• Exercise requirements
The lines from the one containing "order: Artiodactyla" through the final line of the data below must be written out exactly, both included, and nothing more.

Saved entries
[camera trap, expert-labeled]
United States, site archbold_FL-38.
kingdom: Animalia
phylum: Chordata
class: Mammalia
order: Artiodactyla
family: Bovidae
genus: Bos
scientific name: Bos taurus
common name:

• Solution
order: Artiodactyla
family: Bovidae
genus: Bos
scientific name: Bos taurus
common name:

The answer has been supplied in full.